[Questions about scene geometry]
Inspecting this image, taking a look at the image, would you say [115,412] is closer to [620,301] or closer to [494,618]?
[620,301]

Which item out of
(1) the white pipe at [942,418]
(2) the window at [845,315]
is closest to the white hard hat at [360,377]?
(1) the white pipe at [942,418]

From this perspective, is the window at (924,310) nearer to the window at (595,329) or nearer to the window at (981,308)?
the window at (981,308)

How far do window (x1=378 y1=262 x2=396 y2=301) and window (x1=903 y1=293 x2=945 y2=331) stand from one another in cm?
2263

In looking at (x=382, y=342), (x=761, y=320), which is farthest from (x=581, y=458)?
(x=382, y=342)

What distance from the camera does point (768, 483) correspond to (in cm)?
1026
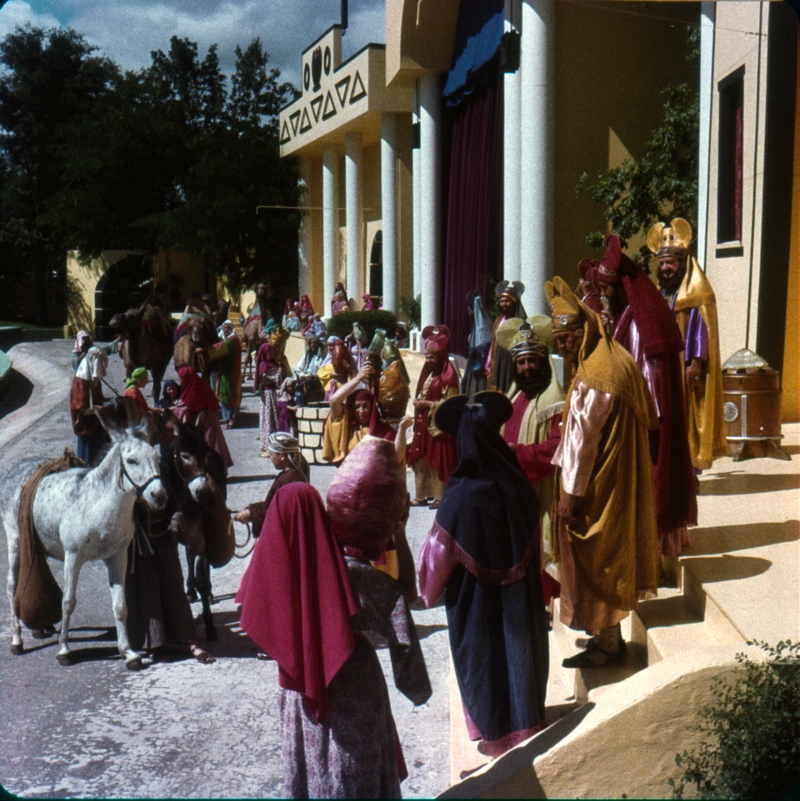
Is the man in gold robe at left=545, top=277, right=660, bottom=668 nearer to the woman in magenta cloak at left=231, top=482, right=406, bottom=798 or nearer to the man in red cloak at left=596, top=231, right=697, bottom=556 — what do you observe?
the man in red cloak at left=596, top=231, right=697, bottom=556

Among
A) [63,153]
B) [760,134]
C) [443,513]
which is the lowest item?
[443,513]

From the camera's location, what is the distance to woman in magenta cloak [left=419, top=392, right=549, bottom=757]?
378 centimetres

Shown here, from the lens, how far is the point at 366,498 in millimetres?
3123

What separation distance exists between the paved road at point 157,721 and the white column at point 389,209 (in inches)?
550

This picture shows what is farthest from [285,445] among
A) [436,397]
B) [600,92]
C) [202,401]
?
[600,92]

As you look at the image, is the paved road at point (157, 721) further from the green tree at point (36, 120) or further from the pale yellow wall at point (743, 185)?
the green tree at point (36, 120)

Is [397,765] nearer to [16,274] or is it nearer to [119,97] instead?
[119,97]

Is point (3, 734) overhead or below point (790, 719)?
below

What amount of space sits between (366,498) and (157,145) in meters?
13.4

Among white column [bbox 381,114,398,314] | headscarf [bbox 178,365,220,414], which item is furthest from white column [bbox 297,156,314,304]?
headscarf [bbox 178,365,220,414]

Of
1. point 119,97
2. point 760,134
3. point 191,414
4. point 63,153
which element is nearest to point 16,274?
point 63,153

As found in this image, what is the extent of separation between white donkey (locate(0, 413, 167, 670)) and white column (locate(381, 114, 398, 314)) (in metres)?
14.8

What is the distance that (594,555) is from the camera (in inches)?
173

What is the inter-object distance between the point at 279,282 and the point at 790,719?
22323mm
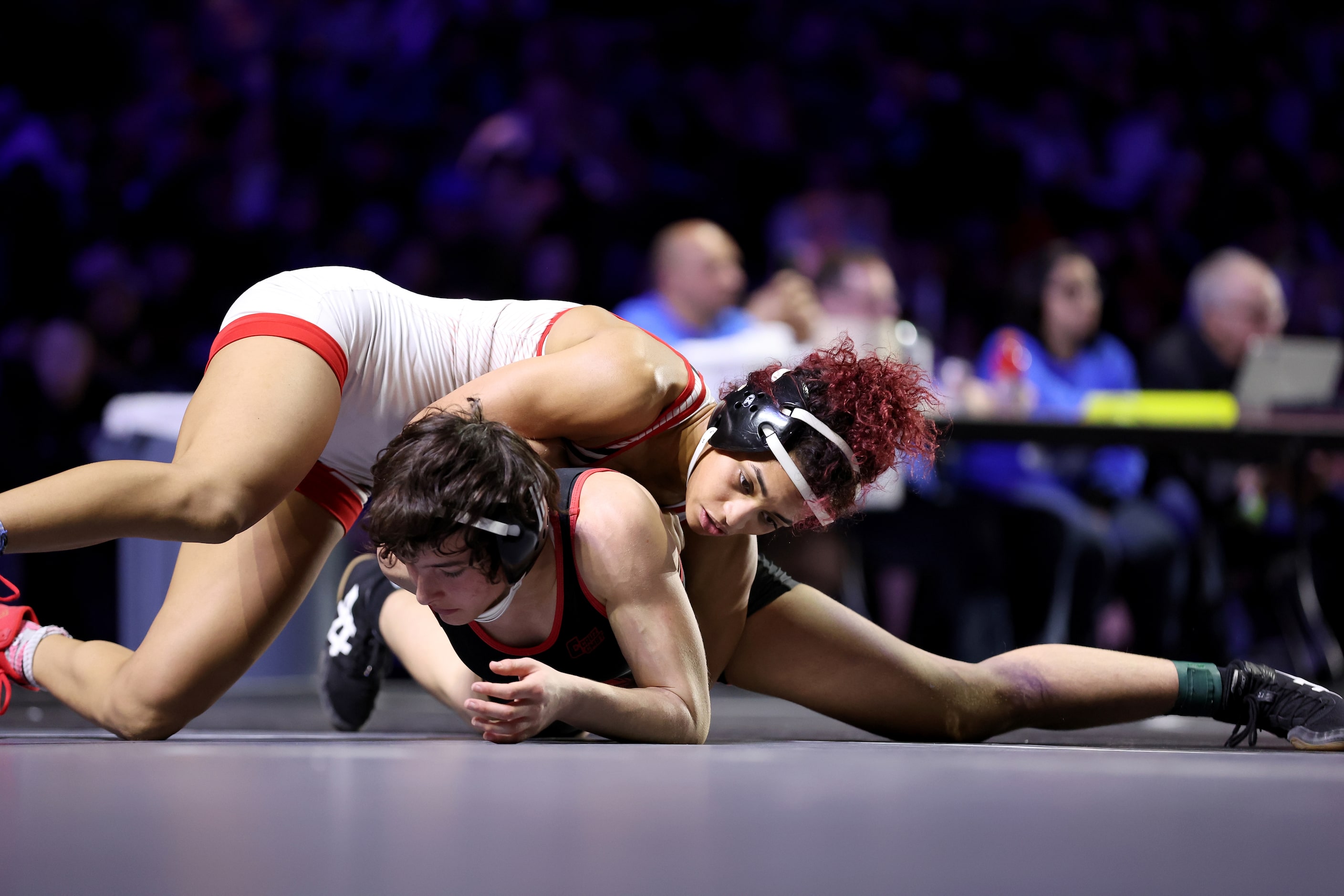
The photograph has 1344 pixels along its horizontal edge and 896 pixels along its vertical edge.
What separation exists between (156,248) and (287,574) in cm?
328

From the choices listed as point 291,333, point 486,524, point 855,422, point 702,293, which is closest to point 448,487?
point 486,524

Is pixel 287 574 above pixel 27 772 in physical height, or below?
above

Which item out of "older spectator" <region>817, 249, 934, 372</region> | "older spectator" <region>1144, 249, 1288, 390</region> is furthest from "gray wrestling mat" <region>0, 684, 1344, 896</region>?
"older spectator" <region>1144, 249, 1288, 390</region>

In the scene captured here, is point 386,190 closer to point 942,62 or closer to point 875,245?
point 875,245

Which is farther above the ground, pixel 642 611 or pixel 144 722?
pixel 642 611

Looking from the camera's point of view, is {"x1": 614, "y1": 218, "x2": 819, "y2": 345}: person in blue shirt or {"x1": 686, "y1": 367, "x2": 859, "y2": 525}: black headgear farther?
{"x1": 614, "y1": 218, "x2": 819, "y2": 345}: person in blue shirt

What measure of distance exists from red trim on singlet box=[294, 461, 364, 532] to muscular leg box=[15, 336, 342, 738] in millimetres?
16

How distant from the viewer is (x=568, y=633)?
1.77 meters

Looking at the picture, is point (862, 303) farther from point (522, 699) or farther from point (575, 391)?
point (522, 699)

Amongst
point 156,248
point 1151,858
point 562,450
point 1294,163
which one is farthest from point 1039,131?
point 1151,858

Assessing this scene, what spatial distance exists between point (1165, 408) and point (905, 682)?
2.21m

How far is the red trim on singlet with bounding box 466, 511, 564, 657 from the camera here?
1726 millimetres

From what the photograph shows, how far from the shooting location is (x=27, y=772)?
1342mm

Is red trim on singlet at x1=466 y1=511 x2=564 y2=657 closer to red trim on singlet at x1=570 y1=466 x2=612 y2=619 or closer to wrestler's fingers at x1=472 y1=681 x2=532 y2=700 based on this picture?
red trim on singlet at x1=570 y1=466 x2=612 y2=619
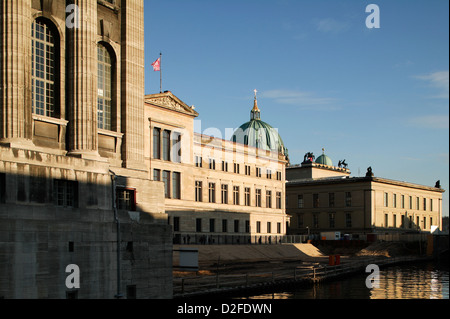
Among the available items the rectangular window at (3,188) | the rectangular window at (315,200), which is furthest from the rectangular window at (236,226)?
the rectangular window at (3,188)

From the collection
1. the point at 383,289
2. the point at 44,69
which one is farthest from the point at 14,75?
the point at 383,289

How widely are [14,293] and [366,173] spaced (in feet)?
374

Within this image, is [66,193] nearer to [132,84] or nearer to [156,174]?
[132,84]

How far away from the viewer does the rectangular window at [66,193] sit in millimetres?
27766

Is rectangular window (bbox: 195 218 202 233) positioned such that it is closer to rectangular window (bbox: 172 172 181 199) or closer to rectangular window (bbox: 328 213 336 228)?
rectangular window (bbox: 172 172 181 199)

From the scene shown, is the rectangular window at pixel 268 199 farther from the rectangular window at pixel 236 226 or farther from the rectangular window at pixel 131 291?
the rectangular window at pixel 131 291

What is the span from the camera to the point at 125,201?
3177cm

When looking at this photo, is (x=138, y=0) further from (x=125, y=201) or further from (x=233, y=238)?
(x=233, y=238)

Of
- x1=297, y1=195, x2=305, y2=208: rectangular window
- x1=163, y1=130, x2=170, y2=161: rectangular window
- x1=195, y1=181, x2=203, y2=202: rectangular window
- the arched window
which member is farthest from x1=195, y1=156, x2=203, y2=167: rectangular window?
the arched window

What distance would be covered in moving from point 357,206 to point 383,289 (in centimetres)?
7483

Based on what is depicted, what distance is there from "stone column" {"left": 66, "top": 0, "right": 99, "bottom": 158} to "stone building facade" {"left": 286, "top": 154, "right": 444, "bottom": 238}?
106021 mm

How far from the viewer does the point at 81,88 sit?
3039 cm

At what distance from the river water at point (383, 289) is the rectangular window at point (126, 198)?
21.2 meters

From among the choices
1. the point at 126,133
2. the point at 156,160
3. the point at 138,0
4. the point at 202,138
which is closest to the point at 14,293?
the point at 126,133
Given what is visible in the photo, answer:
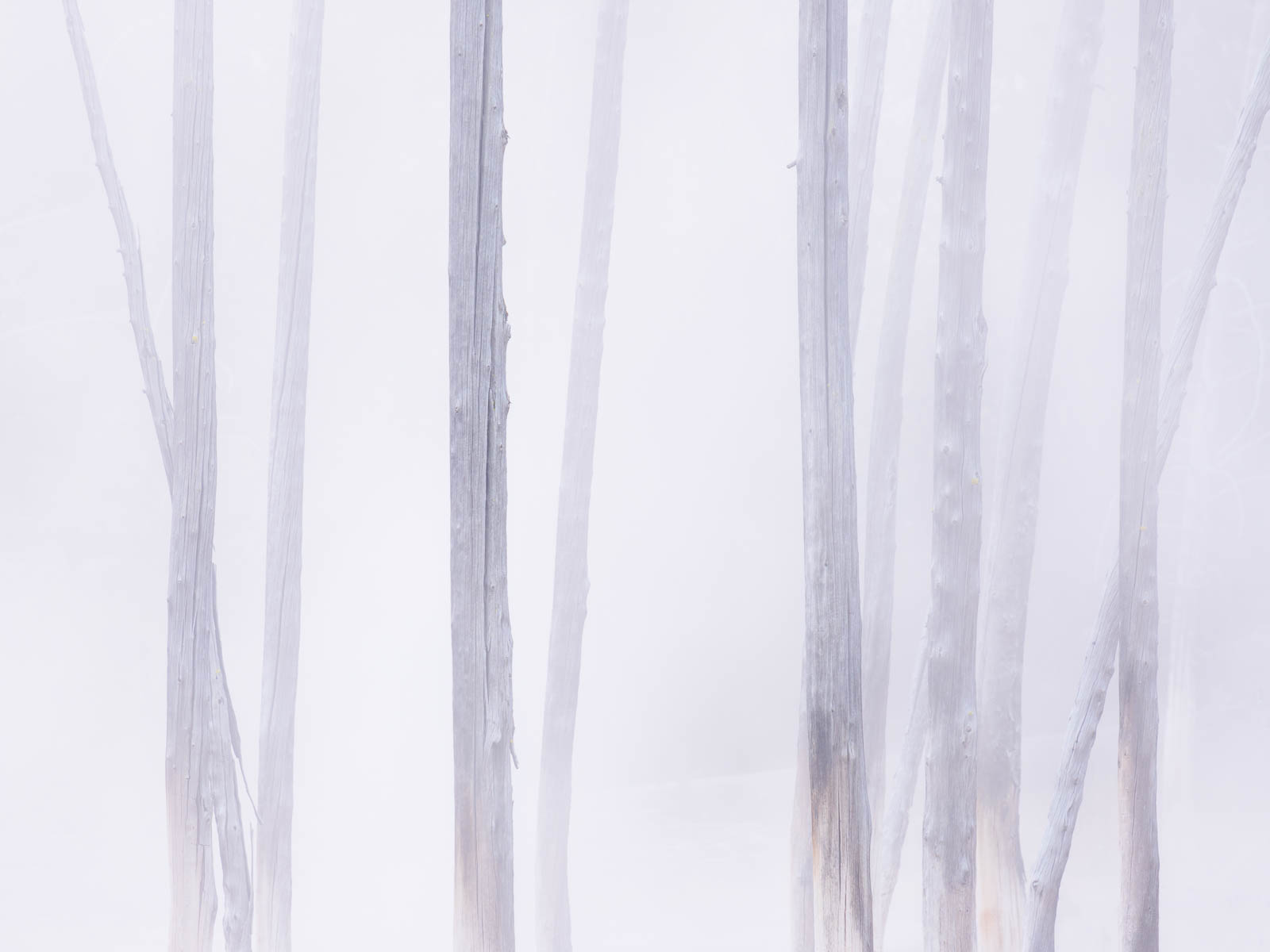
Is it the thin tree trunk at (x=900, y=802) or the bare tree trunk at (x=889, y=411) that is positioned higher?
the bare tree trunk at (x=889, y=411)

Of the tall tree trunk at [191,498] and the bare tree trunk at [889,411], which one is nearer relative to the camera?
the tall tree trunk at [191,498]

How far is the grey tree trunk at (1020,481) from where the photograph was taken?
169 inches

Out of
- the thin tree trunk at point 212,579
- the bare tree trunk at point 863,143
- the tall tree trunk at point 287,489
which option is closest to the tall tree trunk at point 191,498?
the thin tree trunk at point 212,579

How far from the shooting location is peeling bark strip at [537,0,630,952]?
4.70 meters

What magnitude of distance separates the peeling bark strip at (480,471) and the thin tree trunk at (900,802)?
2.51 meters

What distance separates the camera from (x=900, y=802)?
4.80 metres

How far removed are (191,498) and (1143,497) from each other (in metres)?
3.07

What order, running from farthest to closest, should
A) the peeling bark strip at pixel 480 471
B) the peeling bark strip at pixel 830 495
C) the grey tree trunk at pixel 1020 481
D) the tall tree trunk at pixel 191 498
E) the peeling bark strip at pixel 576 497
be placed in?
the peeling bark strip at pixel 576 497 < the grey tree trunk at pixel 1020 481 < the tall tree trunk at pixel 191 498 < the peeling bark strip at pixel 830 495 < the peeling bark strip at pixel 480 471

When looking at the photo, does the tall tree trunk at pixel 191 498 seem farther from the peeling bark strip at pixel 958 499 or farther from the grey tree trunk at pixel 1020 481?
the grey tree trunk at pixel 1020 481

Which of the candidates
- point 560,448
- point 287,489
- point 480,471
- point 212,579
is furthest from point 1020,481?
point 560,448

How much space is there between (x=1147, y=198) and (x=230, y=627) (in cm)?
640

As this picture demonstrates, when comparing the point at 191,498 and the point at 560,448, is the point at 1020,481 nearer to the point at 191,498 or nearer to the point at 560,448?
the point at 191,498

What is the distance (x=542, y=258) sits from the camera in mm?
8836

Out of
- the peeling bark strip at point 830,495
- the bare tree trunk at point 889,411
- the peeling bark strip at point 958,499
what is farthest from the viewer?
the bare tree trunk at point 889,411
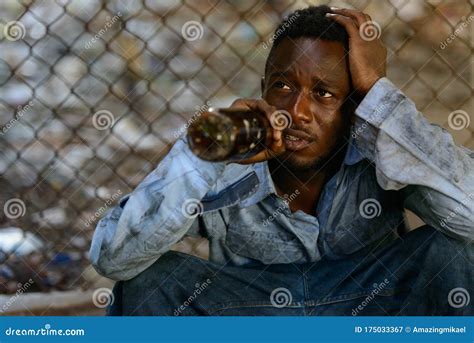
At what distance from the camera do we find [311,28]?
2.18 metres

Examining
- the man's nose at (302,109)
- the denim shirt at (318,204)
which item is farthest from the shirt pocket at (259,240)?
the man's nose at (302,109)

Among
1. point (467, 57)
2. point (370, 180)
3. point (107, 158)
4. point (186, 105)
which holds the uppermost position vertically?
point (467, 57)

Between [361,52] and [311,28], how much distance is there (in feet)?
0.54

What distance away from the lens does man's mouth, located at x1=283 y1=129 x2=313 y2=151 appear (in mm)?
2117

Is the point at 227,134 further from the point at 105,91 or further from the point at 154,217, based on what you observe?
the point at 105,91

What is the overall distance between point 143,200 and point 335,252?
52cm

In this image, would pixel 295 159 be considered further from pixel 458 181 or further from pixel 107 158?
pixel 107 158

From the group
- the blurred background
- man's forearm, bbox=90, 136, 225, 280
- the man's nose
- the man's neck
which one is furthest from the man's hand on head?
the blurred background

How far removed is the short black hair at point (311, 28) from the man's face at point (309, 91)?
0.06 feet

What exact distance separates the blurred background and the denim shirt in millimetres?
604

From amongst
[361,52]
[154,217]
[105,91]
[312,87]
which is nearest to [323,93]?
[312,87]

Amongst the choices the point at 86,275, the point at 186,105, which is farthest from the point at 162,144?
the point at 86,275

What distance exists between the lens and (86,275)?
9.50 feet

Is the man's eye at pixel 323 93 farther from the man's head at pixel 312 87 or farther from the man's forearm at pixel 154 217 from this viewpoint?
the man's forearm at pixel 154 217
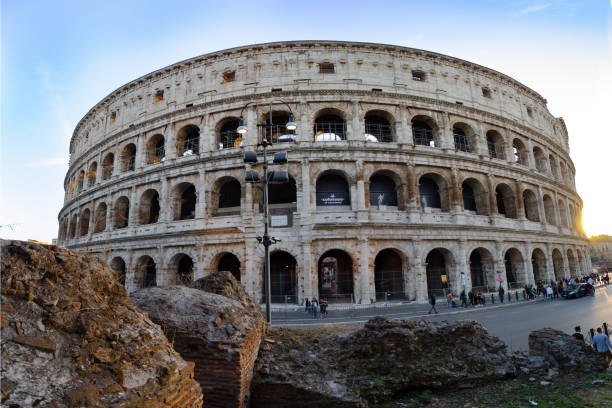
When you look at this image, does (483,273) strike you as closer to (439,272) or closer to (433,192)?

• **SET TASK**
Beginning with the line that holds "Between [361,52] and" and ending with the last line of the material above, extract every line exactly, pictures excluded.

• **THE COMPLETED TASK**
Between [361,52] and [311,28], how much distance is there (in feet)?
0.54

What distance away from the lens does man's mouth, located at x1=283 y1=129 x2=313 y2=151 appear (in mm)?
2117

Is the point at 227,134 further from the point at 105,91 or further from the point at 154,217, based on what you observe?
the point at 105,91

What is the overall distance between point 143,200 and point 335,252?
52cm

In this image, would pixel 295 159 be considered further from pixel 458 181 or further from pixel 107 158?
pixel 107 158

From the group
- the blurred background
- man's forearm, bbox=90, 136, 225, 280
- the man's nose
- the man's neck
which one is furthest from the man's hand on head?
the blurred background

How far removed is the short black hair at point (311, 28) from the man's face at point (309, 91)?
0.06 feet

What exact distance separates the blurred background and the denim shirt in millimetres?
604

From amongst
[361,52]
[154,217]
[105,91]
[312,87]
which is nearest to [323,93]?
[312,87]

Amongst the choices the point at 86,275, the point at 186,105, which is farthest from the point at 162,144?
the point at 86,275

What distance exists between the lens and (86,275)?
9.50 feet

Is the man's eye at pixel 323 93 farther from the man's head at pixel 312 87 or farther from the man's forearm at pixel 154 217 from this viewpoint?
the man's forearm at pixel 154 217
When you look at this image, does (483,273) strike you as closer to (439,272) or closer to (433,192)?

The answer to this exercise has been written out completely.